▸ **文書抜粋**:
★ ★ ★
ぼくにはあらかじめの心の準備はなにもなかった。
そもそもぼくはただ佐野くんに誘われるままに、
六本木ヒルズのオープンエアの、
複数のバンドやミュージシャンが出演する、
無料ライヴを聴きに来ていただけだった。
ぼくはただよく晴れた5月の休日に、
気持ちのいい風に吹かれながら、
佐野くんとふたりでいろんな音楽を聴くだけで、
それだけで十分楽しかった。
実際、コンサートパンフレットに載っている、
その人の名前を見たときも、
ぼくはもちろんのこと、
音楽マニアの佐野くんでさえも言ったものだ、
「ナガオカ・リョースケ? 誰だろう?
聞いたことないな。」
それぞれおもいおもいに魅力の異なった出演者の後に、
黄色いベースボールキャップをかぶり、
白い長袖のTシャツに黒のパンツを穿いた、
痩せた、一見気の弱そうな(?)男が現れ、
言葉少なに、謙虚で、腰の低い、
ユーモラスな挨拶とともに、
薄手のアコースティックエレクトリックギターを
弾きはじめた。
抜群に正確なリズム感、
右手はピックを使わず、親指と他の指を
巧みに使った指さばきで、弾き出す。
いわゆるジャズ系の和音の流れがまた
当意即妙で、実にクールだ。
ときに甘い和音の流れで聴き手を惚れ惚れさせもすれば、
次の瞬間には、軽く苦みのある和音につなげる。
そのスタイルは、Ry cooder や、
はたまたJames Tayler、
おまけにDavid Lindley さえもを連想させもすれば、
ぼくのまったく知らないジャンルであるところの、
カントリー&ウェスタンが基本としてありそうな、
なんとも独特なもの。
★ ★ ★
▸ **データ抜粋**:
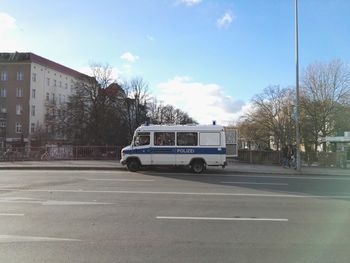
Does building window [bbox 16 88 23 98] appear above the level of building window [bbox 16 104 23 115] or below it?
above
★ ★ ★
▸ **設定課題 1**:
六本木ヒルズの無料ライヴを描いた文章について、次の問いに答えてください。
(a) 無料ライヴは、どこで行われていましたか。
(b) 現れた男は、頭に何をかぶっていましたか。
(c) 男は右手でどのようにギターを弾いていましたか。
▸ **設定課題 2**: 六本木ヒルズの無料ライヴを描いた文章を、最後の文の後から書き継いでください。

▸ **最終結果 1**:
(a) 六本木ヒルズのオープンエアの会場です。
(b) 黄色いベースボールキャップです。
(c) ピックを使わず、親指と他の指を巧みに使った指さばきで弾いていました。

▸ **最終結果 2**:
そして佐野くんは気づいた、
「あ、スージーさん、この人”浮雲”さんですよ、
東京事変でギター弾いてる人ですよ!
そっか、きょうは本名で出演してるんですね。
道理で、巧いわけだ!」
しかも、かれが自作の歌を歌いはじめると、
その歌詞は、いくらか内向的で、
傷つきやすく、それでいて心優しい、
これもまたなんとも独特なもの。
ぼくは、音楽の絶妙な展開に驚くたびに、
佐野くんの腕をつつき、
ふたりで顔を見合わせ、微笑みあって、
無言でかれの才能を賞讃した。
ぼくはかれの歌を聴きながらおもった、
ぼんやりビルの隙間の空を見ながら。
孤独なギター少年が、
どんどん音楽に惑溺しながら、
なんともオリジナルな音楽スタイルを
長い時間をかけて、少しづつ作り上げ。
そして、いま、このステージに立っている。
ぼくは佐野くんに囁いた、
「どんなジャンルにせよ、
表現は巧くなくては、
おもしろくもなんともないね。
そしてまた、
どこにすごい人がいるか、
わからないもんだねぇ。」
佐野くんは言った、
「きょうは、この人を聴けただけでも、
大収穫でしたね。」
そしてぼくは例によって、
言わなきゃいいことを言い添えた。
「おれももっともっと文章を巧くならなくちゃ。」
佐野くんが苦笑したことは言うまでもない。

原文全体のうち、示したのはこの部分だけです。